I have been drinking Bob Marley bottled tea and cans of coffee quite a lot lately, and just bought some beans this weekend. I like the taste of each of them, and Marley’s family is involved, but I wonder whether he would agree with it himself. It’s hard to imagine certain punk bands getting behind the idea if they were approached, especially straight-edgers like Fugazi, and Marley never came across as particularly materialistic, but is this a good way to keep him front and center in the public imagination? Doesn’t the music already do that? I saw a stereo system with the Marley brand on it, and again, it made a kind of sense, but part of me just wasn’t sure. Would the singer of rebel music be cool with this?
Beats by Dre, being that Dre has always come across as a bit of a hustler and not afraid of bling, makes more sense, with him as a product line kind of guy. Still, though, how gangsta is that?
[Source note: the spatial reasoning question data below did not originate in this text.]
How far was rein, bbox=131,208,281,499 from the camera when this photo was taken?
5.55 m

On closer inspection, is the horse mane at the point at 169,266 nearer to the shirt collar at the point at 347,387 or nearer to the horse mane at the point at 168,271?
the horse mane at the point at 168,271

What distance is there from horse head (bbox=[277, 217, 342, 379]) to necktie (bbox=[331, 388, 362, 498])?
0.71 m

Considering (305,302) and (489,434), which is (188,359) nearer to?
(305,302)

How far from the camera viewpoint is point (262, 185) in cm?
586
Beyonce and Jay-Z are slick and shiny and no one questions anything they do, so again, any product endorsed by them is going to be fine in most people’s eyes. P-Diddy and merchandise seems appropriate. Where it creates a little friction, at least for me, is when someone is talking about a non-materialistic viewpoint and then you have lunchboxes, action figures, and whatever other piece of cultural detritus can be churned out to earn a quick buck; it doesn’t jibe.
The thing is, if it were managed in such a way that this meant more albums or more books, or more films from an artist I like, and it didn’t impinge on the product in such a way that it felt cheapened, then it might work. I have no problem with Spike Lee raising cash on Kickstarter, and comics like Rocket Girl that are made possible by this type of crowdsourcing is great; it involves a degree of commodification, but the end product is such that it outweighs this aspect of the process.
It does get a little harder when someone is dead and no longer in control of their own image and work, then you have to wonder a little more at the motives of those involved, it edges more into a business prospect than anything else … the name sells. Beats By Dre has some nice computers, Marley’s drinks are pretty tasty, female singers with scents, hip-hop artists with sneakers, it does make sense, it really does, but sometimes the taste of the whole thing makes you a little nauseous, because the artists are hitting you in the pocket just because they know they can hit you in the pocket.